Initializes the input
init_param.json
Initial Training Set Preparation, including relaxation, supercell, scaling, perturbation, and AIMD (DFTB, PWMAT, VASP) settings for configurations in VASP and PWmat formats.
Parameter List
reserve_work
Whether to keep the temporary working directory, default value is false
.
data_shuffle
Whether to randomly divide the prepared data into training and validation sets, default value is true
. If false
, divide training and validation sets in order.
train_valid_ratio
Sets the ratio for dividing the training and validation sets, default value is 0.8
, which divides the training set and validation set into 80% and 20% respectively.
interval
Used to set the interval for selecting structures from the trajectory when extracting data, that is, to select a configuration every few structures in the trajectory, with a default value of 1
.
sys_config_prefix
Sets the path prefix for initial configurations, optional parameter
, used in conjunction with sys_configs/config
. It can be an absolute path or a relative path, where the relative path is relative to the current directory.
Example: "sys_config_prefix":"/data/structure"
, "config":"atom.config"
, then the actual path of atom.config
is /data/structure/atom.config
sys_configs
Sets the file paths for configurations, relaxation, supercell, scaling lattice, perturbing atomic positions, and AIMD. The complete parameters are shown in the following example.
config
Sets the file path for configurations.
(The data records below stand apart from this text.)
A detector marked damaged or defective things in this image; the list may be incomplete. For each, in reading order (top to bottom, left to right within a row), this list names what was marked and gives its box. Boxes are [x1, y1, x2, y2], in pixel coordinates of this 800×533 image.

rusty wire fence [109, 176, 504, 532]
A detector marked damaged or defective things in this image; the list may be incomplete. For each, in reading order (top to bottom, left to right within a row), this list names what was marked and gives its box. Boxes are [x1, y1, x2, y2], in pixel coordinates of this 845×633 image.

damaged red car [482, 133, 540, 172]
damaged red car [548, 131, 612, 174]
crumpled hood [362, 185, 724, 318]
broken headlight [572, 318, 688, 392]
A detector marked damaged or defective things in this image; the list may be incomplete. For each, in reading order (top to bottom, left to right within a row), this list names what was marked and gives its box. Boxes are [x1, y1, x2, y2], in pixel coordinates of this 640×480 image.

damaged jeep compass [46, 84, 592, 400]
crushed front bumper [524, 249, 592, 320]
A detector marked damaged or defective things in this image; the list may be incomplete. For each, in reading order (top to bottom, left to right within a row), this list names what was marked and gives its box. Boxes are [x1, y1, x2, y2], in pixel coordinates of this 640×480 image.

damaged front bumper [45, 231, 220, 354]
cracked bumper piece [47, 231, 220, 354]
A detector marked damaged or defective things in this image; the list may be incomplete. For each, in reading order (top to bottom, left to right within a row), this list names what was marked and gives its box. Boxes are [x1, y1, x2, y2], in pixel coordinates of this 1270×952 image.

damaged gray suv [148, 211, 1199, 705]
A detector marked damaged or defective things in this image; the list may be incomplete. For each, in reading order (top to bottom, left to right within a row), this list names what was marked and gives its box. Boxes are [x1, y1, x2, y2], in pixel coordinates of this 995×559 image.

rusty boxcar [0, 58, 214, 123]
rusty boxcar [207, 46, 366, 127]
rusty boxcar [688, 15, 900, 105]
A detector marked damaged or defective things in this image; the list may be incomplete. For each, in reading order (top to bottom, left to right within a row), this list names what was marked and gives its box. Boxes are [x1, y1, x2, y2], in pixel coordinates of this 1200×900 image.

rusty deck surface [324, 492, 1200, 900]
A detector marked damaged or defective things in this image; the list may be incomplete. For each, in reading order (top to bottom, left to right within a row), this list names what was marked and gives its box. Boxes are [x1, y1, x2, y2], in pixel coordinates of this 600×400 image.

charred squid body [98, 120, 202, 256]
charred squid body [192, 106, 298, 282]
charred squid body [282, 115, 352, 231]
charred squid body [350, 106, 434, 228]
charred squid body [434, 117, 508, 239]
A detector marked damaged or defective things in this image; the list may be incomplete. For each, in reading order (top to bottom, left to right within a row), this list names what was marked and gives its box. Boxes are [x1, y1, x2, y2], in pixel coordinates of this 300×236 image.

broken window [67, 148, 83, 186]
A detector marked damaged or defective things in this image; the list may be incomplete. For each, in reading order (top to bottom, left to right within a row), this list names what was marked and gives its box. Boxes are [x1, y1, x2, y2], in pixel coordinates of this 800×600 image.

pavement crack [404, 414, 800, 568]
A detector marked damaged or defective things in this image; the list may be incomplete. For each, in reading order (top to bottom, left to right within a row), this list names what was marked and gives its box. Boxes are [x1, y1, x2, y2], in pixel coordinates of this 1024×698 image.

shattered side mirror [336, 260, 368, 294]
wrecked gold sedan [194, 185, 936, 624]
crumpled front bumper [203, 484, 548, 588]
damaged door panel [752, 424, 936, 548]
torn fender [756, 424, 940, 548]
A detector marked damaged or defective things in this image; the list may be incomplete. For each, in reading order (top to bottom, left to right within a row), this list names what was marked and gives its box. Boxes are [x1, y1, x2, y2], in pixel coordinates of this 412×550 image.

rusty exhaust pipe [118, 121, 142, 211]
If sys_config_prefix
is set, the path is concatenated. Otherwise, the path set in the config is used as the config path.
format
Sets the file type for configurations, supporting POSCAR
format for VASP
or atom.config
format for PWMAT
. If it is a POSCAR
file, the value is "vasp/poscar"
, default value is "pwmat/config"
.
relax
Whether to perform relaxation for the config, default value is "true"
.
relax_input_idx
Sets the control file used for relaxation, used in conjunction with relax_input, specifying the position of the control file. For example, in the example, the relax_input
sets the relax_etot1.input
file as the PWMAT control file. Default value is 0, which means using the first file in relax_input
as the control file.
super_cell
Used for supercell settings, optional parameter. If not set, no supercell is applied to the structure. The data format is a list, supporting the following input formats: [1, 1, 2]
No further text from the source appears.